**Raw data**.
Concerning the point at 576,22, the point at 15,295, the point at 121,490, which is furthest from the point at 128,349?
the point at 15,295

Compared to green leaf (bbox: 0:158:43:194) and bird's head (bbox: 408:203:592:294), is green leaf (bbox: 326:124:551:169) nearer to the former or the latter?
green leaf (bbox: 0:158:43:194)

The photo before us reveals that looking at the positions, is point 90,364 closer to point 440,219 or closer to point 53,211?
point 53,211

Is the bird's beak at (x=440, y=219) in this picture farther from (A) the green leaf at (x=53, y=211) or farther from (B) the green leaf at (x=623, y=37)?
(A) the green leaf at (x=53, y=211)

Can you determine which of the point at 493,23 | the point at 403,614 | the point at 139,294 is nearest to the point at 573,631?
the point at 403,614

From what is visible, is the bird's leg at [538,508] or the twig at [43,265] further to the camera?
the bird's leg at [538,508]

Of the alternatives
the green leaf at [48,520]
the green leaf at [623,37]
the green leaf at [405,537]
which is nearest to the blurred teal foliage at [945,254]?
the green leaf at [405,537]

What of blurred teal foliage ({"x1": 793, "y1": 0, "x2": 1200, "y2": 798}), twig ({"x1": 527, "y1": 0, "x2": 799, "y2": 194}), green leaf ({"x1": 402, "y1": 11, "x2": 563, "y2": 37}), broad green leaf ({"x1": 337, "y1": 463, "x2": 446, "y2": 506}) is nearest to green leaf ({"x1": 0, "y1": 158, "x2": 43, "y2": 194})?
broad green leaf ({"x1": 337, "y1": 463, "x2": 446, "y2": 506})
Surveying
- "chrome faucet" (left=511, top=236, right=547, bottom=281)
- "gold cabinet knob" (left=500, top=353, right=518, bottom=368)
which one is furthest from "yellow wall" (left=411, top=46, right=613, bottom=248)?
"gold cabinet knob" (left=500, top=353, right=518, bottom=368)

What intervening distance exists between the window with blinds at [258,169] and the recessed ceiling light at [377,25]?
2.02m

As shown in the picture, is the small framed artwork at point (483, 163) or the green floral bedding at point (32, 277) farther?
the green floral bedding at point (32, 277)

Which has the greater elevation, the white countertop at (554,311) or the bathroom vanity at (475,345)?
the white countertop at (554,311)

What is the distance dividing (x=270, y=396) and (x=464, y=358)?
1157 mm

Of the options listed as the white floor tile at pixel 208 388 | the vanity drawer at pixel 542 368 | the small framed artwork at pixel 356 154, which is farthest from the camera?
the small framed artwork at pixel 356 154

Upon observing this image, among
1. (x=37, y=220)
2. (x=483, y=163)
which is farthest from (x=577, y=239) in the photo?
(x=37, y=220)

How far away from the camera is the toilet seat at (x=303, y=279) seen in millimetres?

**Set problem**.
Copy out every entry above word for word, keeping each character, number and line break unchanged.

**Full output**.
Concerning the point at 576,22, the point at 15,295, the point at 121,490, which is furthest from the point at 128,349?
the point at 15,295

Compared to green leaf (bbox: 0:158:43:194) and bird's head (bbox: 408:203:592:294), is green leaf (bbox: 326:124:551:169) nearer to the former or the latter?
green leaf (bbox: 0:158:43:194)

The photo before us reveals that looking at the positions, is point 90,364 closer to point 440,219 or closer to point 53,211?
point 53,211

Is the bird's beak at (x=440, y=219) in this picture farther from (A) the green leaf at (x=53, y=211) or farther from (B) the green leaf at (x=623, y=37)?
(A) the green leaf at (x=53, y=211)

Can you determine which of the point at 493,23 | the point at 403,614 | the point at 139,294 is nearest to the point at 573,631?
the point at 403,614

From what is visible, is the bird's leg at [538,508] or the twig at [43,265] further to the camera?
the bird's leg at [538,508]

Of the alternatives
the green leaf at [48,520]
the green leaf at [623,37]
the green leaf at [405,537]
which is nearest to the blurred teal foliage at [945,254]?
the green leaf at [405,537]

What of blurred teal foliage ({"x1": 793, "y1": 0, "x2": 1200, "y2": 798}), twig ({"x1": 527, "y1": 0, "x2": 799, "y2": 194}), green leaf ({"x1": 402, "y1": 11, "x2": 563, "y2": 37}), broad green leaf ({"x1": 337, "y1": 463, "x2": 446, "y2": 506}) is nearest to green leaf ({"x1": 0, "y1": 158, "x2": 43, "y2": 194})?
broad green leaf ({"x1": 337, "y1": 463, "x2": 446, "y2": 506})
Surveying
- "chrome faucet" (left=511, top=236, right=547, bottom=281)
- "gold cabinet knob" (left=500, top=353, right=518, bottom=368)
which one is furthest from "yellow wall" (left=411, top=46, right=613, bottom=248)?
"gold cabinet knob" (left=500, top=353, right=518, bottom=368)

What intervening distance exists between the window with blinds at [258,169] and the recessed ceiling light at [377,25]?
2.02m

As shown in the picture, is the small framed artwork at point (483, 163) or the green floral bedding at point (32, 277) farther?
the green floral bedding at point (32, 277)

Which has the greater elevation, the white countertop at (554,311) or the bathroom vanity at (475,345)?
the white countertop at (554,311)

What is the distance dividing (x=270, y=396) and (x=464, y=358)?
1157 mm

Of the options listed as the white floor tile at pixel 208 388 | the vanity drawer at pixel 542 368 | the small framed artwork at pixel 356 154, which is farthest from the camera?
the small framed artwork at pixel 356 154

Upon observing this image, among
1. (x=37, y=220)
2. (x=483, y=163)
which is farthest from (x=577, y=239) in the photo?
(x=37, y=220)

How far away from the camera is the toilet seat at (x=303, y=279) seen in millimetres?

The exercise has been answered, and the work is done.